**BLOCO DE TEXTO**
Está em distribuição o Boletim n.º 94 da Associação Cultural Amigos de Gaia, referente a junho passado, especialmente dedicado ao passamento em 31 de dezembro do seu sócio n.º 1, fundador desta publicação, Joaquim Costa Gomes. E também ao centenário do nascimento do pintor Isolino Vaz. Entre outros autores, este número apresenta artigos de Salvador Almeida, Virgília Braga da Costa e Abel Barros.



“Um livro que li”

       Projeto lançado a 31 de julho pela Academia Alagoana de Letras através do seu presidente Alberto Rostand Lanverly, o qual convida um homem de Letras a fazer uma curta palestra gravada sobre o livro ou livros que mais o marcaram na sua vida, depois disponibilizada no Youtube, para quem dela quiser usufruir. Já aí estiveram Paulo Roberto Oliveira Lima a falar sobre As Velas Ardem até ao Fim, de Sádor Marai; Rosalvo Acioly sobre A Menina que Mora em Mim, de Laís Castro Tenório Lima; Fernando Gomes sobre Castrioto Lusitano de Frei Rafael de Jesus; José Geraldo Marques sobre O Livro de Mórmon; J. A. Gonçalves Guimarães sobre Peregrinação de Fernão Mendes Pinto, na versão de Aquilino Ribeiro; e Douglas Tenório sobre Mãe de Alberto Rostand Lanverly, Manguaba de Carlito Lima e Memória dos Trópicos de Miguel Gustavo Paiva.

**DADOS REGISTADOS**
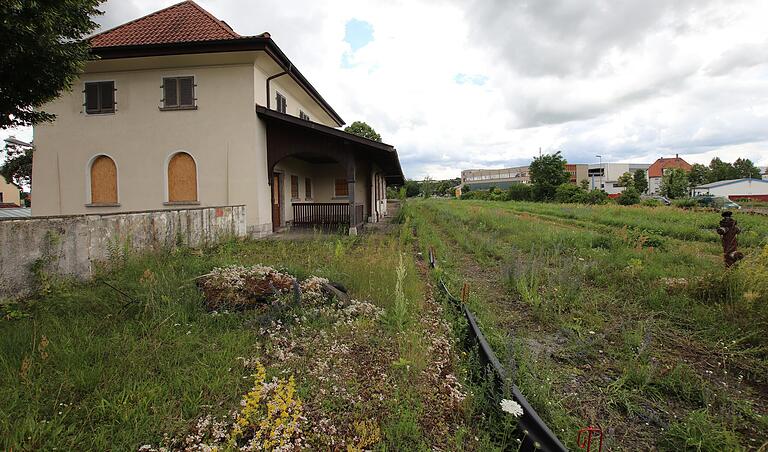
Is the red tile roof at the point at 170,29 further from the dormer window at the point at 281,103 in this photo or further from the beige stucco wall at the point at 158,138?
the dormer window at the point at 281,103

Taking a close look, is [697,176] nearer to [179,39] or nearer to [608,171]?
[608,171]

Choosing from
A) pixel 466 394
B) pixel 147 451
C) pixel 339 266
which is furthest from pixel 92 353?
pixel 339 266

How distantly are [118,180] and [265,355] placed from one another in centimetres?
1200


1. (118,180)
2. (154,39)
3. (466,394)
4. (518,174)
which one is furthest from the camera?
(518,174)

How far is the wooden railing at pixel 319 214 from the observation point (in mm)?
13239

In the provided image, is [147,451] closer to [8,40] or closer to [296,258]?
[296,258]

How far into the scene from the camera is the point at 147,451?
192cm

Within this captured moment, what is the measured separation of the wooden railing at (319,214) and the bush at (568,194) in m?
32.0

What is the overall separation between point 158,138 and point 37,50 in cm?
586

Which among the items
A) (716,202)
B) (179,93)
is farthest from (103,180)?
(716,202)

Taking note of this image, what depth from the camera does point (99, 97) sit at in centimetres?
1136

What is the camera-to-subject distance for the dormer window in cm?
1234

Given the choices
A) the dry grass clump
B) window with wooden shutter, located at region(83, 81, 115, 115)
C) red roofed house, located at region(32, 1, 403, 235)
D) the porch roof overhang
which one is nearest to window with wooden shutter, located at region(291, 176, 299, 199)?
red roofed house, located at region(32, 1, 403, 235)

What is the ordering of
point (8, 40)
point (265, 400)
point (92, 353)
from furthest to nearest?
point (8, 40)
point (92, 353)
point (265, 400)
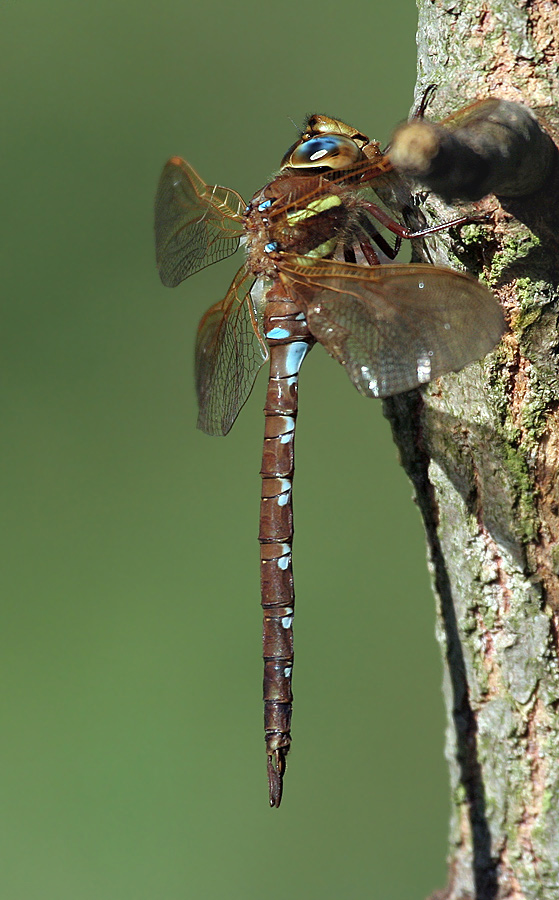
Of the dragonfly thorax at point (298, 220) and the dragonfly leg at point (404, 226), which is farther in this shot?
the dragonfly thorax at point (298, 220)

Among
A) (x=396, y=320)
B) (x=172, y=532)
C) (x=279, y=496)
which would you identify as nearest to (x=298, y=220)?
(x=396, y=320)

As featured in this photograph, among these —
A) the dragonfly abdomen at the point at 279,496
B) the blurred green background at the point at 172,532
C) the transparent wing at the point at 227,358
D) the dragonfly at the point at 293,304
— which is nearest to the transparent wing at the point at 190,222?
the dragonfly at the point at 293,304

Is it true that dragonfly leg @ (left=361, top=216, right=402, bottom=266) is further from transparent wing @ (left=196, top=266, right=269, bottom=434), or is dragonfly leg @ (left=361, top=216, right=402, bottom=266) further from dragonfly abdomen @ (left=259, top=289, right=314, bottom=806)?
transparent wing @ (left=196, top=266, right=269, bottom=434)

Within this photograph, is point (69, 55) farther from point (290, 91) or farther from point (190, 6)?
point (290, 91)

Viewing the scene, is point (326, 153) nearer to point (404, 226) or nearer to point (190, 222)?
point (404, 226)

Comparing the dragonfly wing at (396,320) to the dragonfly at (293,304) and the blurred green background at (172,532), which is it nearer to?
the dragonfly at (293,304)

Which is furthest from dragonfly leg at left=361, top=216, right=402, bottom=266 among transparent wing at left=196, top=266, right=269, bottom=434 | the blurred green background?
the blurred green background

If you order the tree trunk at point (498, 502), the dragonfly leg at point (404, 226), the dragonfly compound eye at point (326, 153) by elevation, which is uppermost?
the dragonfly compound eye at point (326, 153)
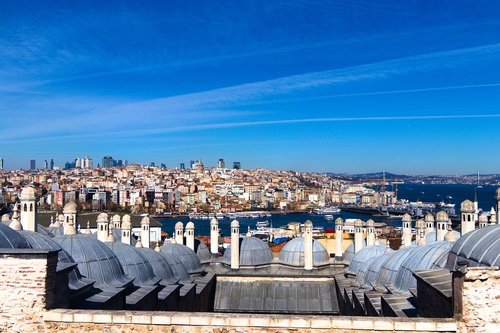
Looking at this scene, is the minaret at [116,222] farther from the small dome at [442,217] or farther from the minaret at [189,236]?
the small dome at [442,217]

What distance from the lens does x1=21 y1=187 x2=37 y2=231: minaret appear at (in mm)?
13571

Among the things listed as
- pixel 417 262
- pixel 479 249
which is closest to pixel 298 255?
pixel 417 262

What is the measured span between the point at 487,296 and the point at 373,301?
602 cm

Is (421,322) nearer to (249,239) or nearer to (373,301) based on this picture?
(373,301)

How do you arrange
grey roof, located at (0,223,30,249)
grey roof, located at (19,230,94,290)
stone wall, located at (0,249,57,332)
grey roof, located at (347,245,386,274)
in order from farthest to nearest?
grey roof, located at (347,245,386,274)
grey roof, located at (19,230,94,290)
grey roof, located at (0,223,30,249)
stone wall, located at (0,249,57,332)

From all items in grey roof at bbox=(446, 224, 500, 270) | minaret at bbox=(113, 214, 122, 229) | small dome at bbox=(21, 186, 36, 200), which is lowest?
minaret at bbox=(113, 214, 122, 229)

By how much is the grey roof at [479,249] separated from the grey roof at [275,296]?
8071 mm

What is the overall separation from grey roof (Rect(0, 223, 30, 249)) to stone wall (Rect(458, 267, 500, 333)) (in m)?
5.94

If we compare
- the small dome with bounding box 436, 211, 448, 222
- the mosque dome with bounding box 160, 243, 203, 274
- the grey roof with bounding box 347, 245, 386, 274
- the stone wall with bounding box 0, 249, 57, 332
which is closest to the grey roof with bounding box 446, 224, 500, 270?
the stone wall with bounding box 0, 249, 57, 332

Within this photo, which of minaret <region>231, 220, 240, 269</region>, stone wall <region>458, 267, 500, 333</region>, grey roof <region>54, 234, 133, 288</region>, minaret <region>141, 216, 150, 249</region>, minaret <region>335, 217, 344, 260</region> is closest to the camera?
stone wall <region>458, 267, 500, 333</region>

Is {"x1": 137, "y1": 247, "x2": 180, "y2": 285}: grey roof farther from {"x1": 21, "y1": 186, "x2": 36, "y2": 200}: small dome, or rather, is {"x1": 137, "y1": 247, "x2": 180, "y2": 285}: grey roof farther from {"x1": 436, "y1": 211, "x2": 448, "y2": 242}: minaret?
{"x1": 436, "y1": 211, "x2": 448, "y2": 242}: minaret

...

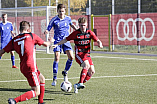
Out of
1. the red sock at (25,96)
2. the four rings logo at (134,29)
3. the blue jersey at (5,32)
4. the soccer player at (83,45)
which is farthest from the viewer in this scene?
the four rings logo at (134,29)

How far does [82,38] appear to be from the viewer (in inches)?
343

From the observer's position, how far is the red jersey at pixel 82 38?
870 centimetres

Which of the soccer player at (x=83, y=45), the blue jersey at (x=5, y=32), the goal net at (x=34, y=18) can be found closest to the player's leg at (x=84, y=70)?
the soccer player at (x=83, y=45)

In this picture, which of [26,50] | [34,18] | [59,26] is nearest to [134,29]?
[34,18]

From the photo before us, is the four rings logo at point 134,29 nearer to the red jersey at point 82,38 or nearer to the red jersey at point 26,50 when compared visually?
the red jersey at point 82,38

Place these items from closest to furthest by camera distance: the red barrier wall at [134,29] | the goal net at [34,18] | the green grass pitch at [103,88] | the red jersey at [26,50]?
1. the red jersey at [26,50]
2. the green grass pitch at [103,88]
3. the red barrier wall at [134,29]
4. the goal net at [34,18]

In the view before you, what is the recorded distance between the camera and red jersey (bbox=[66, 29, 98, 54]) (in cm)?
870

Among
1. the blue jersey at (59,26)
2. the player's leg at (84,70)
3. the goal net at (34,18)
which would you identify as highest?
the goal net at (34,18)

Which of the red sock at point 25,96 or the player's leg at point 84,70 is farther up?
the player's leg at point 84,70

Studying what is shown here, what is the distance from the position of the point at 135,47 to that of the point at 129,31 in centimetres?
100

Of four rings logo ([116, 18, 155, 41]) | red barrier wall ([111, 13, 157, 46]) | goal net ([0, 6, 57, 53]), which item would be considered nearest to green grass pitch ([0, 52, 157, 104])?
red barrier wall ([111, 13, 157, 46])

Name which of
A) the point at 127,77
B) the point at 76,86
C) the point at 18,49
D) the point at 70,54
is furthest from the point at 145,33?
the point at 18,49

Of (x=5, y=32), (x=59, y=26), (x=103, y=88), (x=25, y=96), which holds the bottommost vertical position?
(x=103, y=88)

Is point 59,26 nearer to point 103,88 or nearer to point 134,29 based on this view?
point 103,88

--

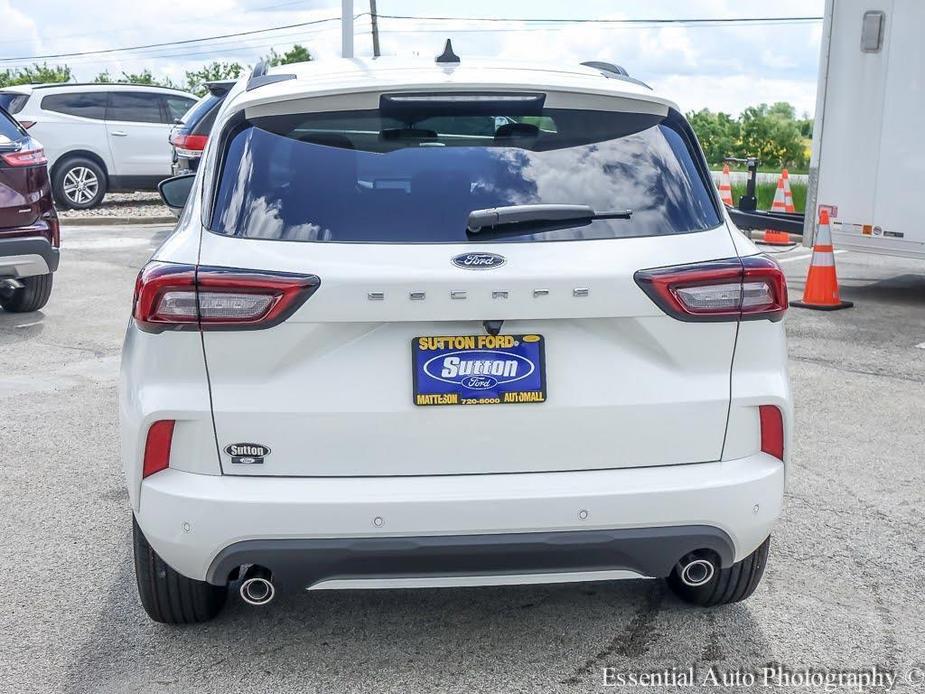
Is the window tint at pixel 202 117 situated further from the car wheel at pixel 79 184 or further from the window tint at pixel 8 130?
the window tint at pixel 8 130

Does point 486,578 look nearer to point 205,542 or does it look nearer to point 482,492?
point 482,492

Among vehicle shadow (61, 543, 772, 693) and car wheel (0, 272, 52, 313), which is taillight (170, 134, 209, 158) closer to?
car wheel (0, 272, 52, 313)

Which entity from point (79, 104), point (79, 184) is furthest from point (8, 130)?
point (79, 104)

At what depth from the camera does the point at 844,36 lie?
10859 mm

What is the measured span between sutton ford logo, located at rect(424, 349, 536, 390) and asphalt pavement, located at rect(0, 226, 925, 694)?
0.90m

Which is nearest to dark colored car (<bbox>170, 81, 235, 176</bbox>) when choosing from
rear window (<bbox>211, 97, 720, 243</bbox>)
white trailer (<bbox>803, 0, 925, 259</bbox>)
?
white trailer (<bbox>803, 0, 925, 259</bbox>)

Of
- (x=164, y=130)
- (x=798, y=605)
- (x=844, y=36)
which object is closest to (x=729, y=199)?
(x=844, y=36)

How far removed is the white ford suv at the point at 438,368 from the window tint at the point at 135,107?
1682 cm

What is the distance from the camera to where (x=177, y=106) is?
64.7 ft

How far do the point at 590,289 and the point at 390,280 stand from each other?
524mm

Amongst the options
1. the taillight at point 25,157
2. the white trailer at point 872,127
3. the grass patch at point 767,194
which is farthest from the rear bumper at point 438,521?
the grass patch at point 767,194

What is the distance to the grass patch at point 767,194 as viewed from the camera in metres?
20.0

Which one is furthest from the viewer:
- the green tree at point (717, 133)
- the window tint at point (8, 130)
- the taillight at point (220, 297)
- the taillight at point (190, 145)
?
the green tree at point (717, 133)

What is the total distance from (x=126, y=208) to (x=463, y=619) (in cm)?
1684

**TRABALHO PEDIDO**
1 - Repete sem qualquer alteração o trecho do bloco de texto que vai de "Projeto lançado a" até "Miguel Gustavo Paiva.".
2 - Filtra os registos e copia cada linha que contenha a palavra "wooden".

**RESPOSTAS ESCRITAS**
1 -
Projeto lançado a 31 de julho pela Academia Alagoana de Letras através do seu presidente Alberto Rostand Lanverly, o qual convida um homem de Letras a fazer uma curta palestra gravada sobre o livro ou livros que mais o marcaram na sua vida, depois disponibilizada no Youtube, para quem dela quiser usufruir. Já aí estiveram Paulo Roberto Oliveira Lima a falar sobre As Velas Ardem até ao Fim, de Sádor Marai; Rosalvo Acioly sobre A Menina que Mora em Mim, de Laís Castro Tenório Lima; Fernando Gomes sobre Castrioto Lusitano de Frei Rafael de Jesus; José Geraldo Marques sobre O Livro de Mórmon; J. A. Gonçalves Guimarães sobre Peregrinação de Fernão Mendes Pinto, na versão de Aquilino Ribeiro; e Douglas Tenório sobre Mãe de Alberto Rostand Lanverly, Manguaba de Carlito Lima e Memória dos Trópicos de Miguel Gustavo Paiva.

2 -
How far is the wooden railing at pixel 319 214 from the observation point (in mm)?
Within this captured moment, what is the measured separation of the wooden railing at (319,214) and the bush at (568,194) in m?
B) window with wooden shutter, located at region(83, 81, 115, 115)
which one is nearest to window with wooden shutter, located at region(291, 176, 299, 199)?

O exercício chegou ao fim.